En second lieu, Jésus envoya des anges annoncer sa résurrection aux femmes pieuses qui venaient embaumer son corps, et ils leur montrèrent que son sépulcre était vide.
En troisième lieu, non content de ces deux premiers moyens, Jésus voulut se manifester en personne à ses amis et leur découvrir l’excès de sa charité.
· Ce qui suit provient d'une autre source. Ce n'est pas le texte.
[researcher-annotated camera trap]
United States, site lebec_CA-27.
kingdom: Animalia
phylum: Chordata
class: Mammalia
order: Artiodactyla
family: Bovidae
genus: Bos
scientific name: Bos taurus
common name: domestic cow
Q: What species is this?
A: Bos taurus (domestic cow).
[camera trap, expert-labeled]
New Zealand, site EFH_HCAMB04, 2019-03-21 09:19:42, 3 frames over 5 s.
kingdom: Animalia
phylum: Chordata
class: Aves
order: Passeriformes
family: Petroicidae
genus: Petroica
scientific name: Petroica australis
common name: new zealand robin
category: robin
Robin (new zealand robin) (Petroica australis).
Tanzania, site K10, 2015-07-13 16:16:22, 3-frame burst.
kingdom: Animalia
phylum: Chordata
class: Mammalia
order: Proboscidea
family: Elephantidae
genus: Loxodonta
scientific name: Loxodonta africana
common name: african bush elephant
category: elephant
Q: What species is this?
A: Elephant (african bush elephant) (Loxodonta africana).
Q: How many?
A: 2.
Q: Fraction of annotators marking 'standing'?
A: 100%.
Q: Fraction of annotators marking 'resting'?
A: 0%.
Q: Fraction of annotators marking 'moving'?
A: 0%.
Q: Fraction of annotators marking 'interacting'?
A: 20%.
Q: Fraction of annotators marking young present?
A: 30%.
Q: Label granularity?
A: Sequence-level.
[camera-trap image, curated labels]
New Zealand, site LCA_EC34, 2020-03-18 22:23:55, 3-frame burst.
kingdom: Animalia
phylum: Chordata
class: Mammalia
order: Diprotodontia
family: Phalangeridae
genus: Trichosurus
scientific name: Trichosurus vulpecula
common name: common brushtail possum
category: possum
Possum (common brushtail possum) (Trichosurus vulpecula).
Ainsi, bien qu’Il dût naturellement, en sortant du tombeau, monter au Ciel, qui est le séjour des corps glorifiés, Il résolut néanmoins de rester plusieurs jours sur la terre pour réunir, comme un bon Pasteur, son troupeau, pour consoler ses disciples, pour les instruire de beaucoup de choses touchant le royaume de Dieu, et pour leur apparaître dans tout l’éclat de sa gloire, afin qu’ils fussent devant les peuples les témoins irrécusables de sa résurrection.
Ô Roi de gloire, que les anges et les hommes Vous louent de cet amour excessif que Vous témoignez à vos serviteurs ! Le monde n’était pas digne de Vous posséder un seul moment après votre résurrection ; mais la même charité qui Vous a retenu près de quarante heures dans les Limbes, Vous oblige de demeurer quarante jours sur la terre, afin de la sanctifier, de l’honorer par votre présence, de prouver à tous les hommes que votre changement d’état n’a pu Vous faire changer de sentiments à leur égard, et que Vous n’oubliez point dans la prospérité ceux qui Vous ont suivi dans l’adversité.
2) Considérons que Notre-Seigneur, au sens spirituel, a également trois différentes voies pour nous découvrir ses mystères, pour nous consoler et pour nous instruire.
La première est par l’entremise des personnes de piété. Ressuscitées avec Jésus-Christ, elles connaissent par expérience sa douceur, ses grandeurs, ses perfections infinies ; et, animées d’un saint zèle, elles communiquent à d’autres leurs lumières, afin que Dieu soit connu et aimé de toutes ses créatures.
La seconde est par le ministère des anges. Ils nous éclairent intérieurement, ils nous enseignent, ils nous consolent, ils lèvent tous les obstacles qui nous empêchent de jouir pleinement des biens renfermés dans Jésus glorifié.
La troisième est par Lui-même. Il nous honore de ses visites, Il nous parle au fond du cœur, Il se fait sentir à nous comme à des disciples bien-aimés, vérifiant en nous dans cette terre d’exil ce qu’Il disait dans le discours de la Cène : Celui qui aime sera aimé de mon Père ; Je l’aimerai aussi et Je me manifesterai lui.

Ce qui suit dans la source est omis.